Please rewrite the stretch of the post on storing Point objects from "Using a Hashmap" through "is not set.", putting "Hashtable" in place of "Hashmap".

• DOCUMENT SEGMENT:
◇ ◇ ◇ ◇
I'm looking for the most elegant, fastest and most efficient way to store several objects of the class Point
with an index/key in any kind of collection.
Point
contains attributes like index
, posX
, posY
, area
, neighborPoints[]
, AdjacentTriangles[]
, etc. and are used for creating a Delaunay-Triangulation and a Voronoi-Mesh.
For reasons of selection the single points should have an index in the collection, but don't need to be ordered.
While triangulating, I'm creating and deleting points. Also I want to loop through all points in the collection. Hence, the type of collection should be optimized for these operations.
In the beginning I used a List<Point>
for storing the points and the occurence in the list was identical with the index of the point. In case of deleting one point of the list, I had to decrease all indices of the higher points. This sounds pretty inconvenient and time-consuming to me.
This is why I tried Dictionary<int, Point>
afterwards. Here the indices are fixed and if I delete for example the second point, then all higher points, maybe Point[5]
stays Point[5]
, just Point[1]
is not there anymore (return is null
). However, my runtimes are now even longer (see picture), although I don't have to do the index-shifting anymore. (Why is this?)
Using a Hashmap
makes no sence to me, since then I would not be able to use calls like Point.posX
(error code CS1061), because in a Hashmap the datatype is not set.
Do you have any suggestion for a efficient type of collection with faster performance?
◇ ◇ ◇ ◇
• RECORDED INFORMATION:

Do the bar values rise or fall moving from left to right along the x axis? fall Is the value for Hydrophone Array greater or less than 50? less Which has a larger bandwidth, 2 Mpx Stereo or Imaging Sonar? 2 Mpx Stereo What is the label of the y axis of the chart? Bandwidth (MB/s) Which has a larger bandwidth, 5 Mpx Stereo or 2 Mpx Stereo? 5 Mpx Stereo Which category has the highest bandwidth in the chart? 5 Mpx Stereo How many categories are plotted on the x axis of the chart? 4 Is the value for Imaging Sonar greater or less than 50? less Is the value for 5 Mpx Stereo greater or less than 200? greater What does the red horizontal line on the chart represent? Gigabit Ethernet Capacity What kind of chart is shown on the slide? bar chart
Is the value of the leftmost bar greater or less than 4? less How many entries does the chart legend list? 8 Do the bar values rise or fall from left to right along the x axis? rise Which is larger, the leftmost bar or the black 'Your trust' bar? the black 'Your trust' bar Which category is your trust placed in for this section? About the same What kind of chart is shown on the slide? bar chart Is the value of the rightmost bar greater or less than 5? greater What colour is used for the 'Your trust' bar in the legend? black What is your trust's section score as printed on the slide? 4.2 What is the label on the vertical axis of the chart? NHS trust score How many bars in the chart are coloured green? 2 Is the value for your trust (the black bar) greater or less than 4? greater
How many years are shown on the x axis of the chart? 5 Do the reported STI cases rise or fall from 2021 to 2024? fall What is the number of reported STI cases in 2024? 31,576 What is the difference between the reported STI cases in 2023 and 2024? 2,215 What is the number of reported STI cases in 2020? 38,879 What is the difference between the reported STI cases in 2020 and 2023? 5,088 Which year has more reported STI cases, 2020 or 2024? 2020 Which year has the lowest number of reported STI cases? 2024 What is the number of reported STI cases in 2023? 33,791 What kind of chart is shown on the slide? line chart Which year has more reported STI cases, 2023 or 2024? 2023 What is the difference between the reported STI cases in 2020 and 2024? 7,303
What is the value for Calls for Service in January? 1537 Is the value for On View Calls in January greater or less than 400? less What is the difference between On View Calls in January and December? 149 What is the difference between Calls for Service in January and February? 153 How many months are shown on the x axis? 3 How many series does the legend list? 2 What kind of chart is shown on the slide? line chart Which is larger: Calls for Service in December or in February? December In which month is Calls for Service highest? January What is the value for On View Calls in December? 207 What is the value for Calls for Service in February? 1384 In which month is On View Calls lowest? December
◇ ◇ ◇ ◇
• RESPONSE BOX:
Using a Hashtable
makes no sence to me, since then I would not be able to use calls like Point.posX
(error code CS1061), because in a Hashtable the datatype is not set.